El libro toma el título del primero de los veintiún relatos que lo forman, casi todos bastante breves. Tienen unidad y en algunos casos se podría hablar de variaciones sobre un mismo tema, pues nos encontramos con sueños, cambios de identidad, transformaciones desconcertantes, desapariciones…

El tono del libro se puede definir como fantasía realista, puesto que narra sucesos sorprendentes que se producen en circunstancias muy normales: durante el sueño, en el trabajo, en la calle, en un viaje, durante un baño en la playa, de día o de noche… Es decir, la imaginación que se manifiesta a través de lo cotidiano y da como resultado finales inesperados.

En el fondo, estos relatos muestran la levedad de la existencia humana, la tenue separación entre lo real y lo soñado, entre la vida y la muerte, con ironía, sin dramatismos, pues a veces, como en el primer relato, lo más trascendente se enmarca en lo grotesco. Esta ironía no impide un tono de comprensión y ternura hacia los protagonistas de las diversas narraciones.
= = =
| LO QUE HARÁS |
**1.** Por favor, explica en una a tres oraciones por qué, según el fragmento, el tono del libro puede definirse como fantasía realista.
**2.** ¿Cuántos relatos forman el libro, según el fragmento?
**3.** Reproduce el pasaje del fragmento que va desde "En el fondo, estos" hasta "las diversas narraciones.", incluidas ambas partes.
= = =
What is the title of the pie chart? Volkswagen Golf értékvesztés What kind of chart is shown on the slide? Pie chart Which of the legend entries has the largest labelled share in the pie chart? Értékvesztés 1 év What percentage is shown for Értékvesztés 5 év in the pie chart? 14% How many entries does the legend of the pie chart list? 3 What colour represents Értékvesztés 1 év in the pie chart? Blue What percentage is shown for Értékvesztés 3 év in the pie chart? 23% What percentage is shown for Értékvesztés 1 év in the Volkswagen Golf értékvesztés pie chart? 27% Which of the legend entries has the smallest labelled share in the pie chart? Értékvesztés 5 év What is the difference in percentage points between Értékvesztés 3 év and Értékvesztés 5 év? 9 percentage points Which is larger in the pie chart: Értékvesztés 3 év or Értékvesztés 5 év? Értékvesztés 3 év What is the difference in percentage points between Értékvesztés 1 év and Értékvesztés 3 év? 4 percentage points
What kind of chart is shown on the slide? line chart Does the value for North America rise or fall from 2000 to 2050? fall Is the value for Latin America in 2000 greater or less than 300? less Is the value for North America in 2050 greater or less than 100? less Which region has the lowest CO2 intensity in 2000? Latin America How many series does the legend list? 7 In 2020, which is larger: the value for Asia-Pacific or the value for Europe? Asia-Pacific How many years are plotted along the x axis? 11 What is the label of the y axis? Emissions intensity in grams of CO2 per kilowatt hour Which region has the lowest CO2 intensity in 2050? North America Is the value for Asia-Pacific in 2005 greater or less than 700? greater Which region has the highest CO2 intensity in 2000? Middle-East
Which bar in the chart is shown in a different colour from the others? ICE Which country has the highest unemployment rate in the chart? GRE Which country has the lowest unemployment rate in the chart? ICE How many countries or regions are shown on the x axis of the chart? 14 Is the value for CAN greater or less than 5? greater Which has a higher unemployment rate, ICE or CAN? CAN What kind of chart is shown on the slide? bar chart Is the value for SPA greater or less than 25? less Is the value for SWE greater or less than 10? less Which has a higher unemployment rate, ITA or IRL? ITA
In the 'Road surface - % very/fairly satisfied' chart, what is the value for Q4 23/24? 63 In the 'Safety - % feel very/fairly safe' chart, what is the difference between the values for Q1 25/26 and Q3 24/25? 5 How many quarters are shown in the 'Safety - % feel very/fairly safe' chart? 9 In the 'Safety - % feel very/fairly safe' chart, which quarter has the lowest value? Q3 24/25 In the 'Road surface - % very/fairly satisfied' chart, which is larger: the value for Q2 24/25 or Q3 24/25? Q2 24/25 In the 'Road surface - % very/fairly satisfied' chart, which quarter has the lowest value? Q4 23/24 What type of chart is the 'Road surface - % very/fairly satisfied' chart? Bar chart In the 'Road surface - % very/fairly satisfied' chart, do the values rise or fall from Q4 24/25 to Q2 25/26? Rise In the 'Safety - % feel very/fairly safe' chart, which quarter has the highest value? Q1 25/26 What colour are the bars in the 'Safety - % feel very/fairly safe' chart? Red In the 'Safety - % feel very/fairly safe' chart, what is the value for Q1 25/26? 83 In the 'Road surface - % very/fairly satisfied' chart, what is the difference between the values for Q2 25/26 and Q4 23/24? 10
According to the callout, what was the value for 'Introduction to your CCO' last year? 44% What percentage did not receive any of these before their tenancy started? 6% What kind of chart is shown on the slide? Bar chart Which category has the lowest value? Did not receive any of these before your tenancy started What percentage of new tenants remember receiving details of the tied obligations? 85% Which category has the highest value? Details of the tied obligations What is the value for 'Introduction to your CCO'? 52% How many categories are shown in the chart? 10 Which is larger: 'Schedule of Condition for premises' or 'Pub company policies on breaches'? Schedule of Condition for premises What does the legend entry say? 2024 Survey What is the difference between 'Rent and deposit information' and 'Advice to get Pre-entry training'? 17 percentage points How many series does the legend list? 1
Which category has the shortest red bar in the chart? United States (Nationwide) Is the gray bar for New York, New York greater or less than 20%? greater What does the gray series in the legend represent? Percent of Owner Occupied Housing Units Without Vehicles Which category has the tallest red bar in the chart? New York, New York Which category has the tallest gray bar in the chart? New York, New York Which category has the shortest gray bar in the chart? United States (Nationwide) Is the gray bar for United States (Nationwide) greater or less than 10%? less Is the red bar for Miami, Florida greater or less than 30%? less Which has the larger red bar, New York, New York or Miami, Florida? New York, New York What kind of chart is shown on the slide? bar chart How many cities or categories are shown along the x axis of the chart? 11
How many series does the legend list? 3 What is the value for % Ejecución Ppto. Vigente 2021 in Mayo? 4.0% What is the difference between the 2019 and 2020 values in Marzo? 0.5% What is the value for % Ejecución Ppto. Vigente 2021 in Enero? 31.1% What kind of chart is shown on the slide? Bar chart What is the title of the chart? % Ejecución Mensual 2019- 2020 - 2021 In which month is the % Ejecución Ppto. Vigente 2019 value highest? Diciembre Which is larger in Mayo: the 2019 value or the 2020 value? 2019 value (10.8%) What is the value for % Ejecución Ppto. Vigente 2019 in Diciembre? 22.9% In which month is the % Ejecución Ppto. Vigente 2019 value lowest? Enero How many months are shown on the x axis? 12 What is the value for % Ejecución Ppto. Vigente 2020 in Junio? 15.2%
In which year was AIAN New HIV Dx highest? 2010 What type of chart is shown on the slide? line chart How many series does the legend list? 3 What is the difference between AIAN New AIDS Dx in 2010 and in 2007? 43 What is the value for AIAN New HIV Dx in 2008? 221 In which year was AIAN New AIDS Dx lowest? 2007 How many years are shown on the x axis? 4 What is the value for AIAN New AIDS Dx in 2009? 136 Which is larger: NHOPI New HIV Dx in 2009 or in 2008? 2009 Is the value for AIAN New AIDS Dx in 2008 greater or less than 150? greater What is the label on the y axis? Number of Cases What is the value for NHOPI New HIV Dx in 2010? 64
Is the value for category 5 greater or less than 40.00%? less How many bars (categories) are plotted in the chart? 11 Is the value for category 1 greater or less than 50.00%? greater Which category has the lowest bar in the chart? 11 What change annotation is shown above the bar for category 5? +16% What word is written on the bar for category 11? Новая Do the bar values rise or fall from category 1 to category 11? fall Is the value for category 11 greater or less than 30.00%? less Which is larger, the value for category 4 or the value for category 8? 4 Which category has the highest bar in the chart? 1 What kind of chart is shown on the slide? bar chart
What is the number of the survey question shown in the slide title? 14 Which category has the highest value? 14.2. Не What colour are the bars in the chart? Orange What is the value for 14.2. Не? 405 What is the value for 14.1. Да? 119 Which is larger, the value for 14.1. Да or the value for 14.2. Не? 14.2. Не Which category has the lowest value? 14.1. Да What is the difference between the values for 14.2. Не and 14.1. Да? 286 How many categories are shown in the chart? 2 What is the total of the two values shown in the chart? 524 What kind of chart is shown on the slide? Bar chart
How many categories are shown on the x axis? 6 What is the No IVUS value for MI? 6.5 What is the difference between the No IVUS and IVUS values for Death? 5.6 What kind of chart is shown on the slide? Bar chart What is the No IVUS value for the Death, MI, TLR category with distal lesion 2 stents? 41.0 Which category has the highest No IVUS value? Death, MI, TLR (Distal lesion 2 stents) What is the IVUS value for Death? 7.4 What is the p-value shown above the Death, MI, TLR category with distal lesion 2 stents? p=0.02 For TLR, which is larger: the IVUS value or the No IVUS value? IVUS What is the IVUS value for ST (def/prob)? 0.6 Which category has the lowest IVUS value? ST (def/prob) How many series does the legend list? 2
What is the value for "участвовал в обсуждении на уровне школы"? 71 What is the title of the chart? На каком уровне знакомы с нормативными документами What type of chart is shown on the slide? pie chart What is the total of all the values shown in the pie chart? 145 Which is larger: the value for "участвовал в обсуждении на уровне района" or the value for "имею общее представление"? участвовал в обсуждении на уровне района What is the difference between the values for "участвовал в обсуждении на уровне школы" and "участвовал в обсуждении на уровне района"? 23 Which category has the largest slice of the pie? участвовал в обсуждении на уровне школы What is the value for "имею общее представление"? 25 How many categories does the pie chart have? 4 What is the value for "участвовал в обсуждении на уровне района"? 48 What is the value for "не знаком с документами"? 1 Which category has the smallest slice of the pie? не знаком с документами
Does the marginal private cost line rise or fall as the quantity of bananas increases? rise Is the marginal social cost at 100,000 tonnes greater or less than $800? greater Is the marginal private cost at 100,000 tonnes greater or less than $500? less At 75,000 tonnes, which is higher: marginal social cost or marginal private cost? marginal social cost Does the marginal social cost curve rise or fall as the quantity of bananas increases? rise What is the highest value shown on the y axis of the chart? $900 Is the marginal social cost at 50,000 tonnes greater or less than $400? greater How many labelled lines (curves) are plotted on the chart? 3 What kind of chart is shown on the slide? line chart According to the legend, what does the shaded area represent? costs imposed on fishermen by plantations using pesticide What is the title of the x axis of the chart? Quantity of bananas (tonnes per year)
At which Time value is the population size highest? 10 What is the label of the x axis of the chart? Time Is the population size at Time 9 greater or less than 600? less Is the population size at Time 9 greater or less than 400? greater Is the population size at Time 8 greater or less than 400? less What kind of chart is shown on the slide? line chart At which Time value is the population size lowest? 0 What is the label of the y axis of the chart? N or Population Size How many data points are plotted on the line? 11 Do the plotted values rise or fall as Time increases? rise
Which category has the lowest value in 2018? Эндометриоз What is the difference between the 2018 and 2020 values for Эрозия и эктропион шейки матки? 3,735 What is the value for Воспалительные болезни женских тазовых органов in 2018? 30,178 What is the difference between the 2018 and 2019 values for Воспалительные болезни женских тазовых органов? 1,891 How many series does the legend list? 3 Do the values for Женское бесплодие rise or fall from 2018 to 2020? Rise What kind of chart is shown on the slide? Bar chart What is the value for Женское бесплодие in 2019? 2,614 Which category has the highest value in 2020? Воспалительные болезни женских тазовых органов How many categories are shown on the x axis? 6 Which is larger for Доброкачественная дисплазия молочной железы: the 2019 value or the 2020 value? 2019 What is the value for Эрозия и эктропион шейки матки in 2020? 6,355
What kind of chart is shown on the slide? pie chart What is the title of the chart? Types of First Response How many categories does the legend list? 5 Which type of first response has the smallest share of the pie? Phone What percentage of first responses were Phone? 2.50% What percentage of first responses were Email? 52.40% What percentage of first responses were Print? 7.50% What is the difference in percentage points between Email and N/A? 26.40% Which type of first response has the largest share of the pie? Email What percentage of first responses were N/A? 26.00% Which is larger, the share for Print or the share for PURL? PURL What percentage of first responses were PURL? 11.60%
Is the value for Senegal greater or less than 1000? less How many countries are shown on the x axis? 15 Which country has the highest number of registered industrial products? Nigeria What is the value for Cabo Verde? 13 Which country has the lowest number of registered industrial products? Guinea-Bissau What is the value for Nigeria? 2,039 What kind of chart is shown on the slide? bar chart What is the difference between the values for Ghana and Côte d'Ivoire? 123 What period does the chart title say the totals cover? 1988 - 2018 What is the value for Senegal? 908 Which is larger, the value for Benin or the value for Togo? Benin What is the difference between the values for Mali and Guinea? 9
= = =
| RESPUESTAS POR TAREA |
**1.** El tono del libro se define como fantasía realista porque narra sucesos sorprendentes que se producen en circunstancias muy normales, como el sueño, el trabajo, la calle, un viaje o un baño en la playa. Así, la imaginación se manifiesta a través de lo cotidiano y da como resultado finales inesperados.

**2.** Veintiún relatos.

**3.**
En el fondo, estos relatos muestran la levedad de la existencia humana, la tenue separación entre lo real y lo soñado, entre la vida y la muerte, con ironía, sin dramatismos, pues a veces, como en el primer relato, lo más trascendente se enmarca en lo grotesco. Esta ironía no impide un tono de comprensión y ternura hacia los protagonistas de las diversas narraciones.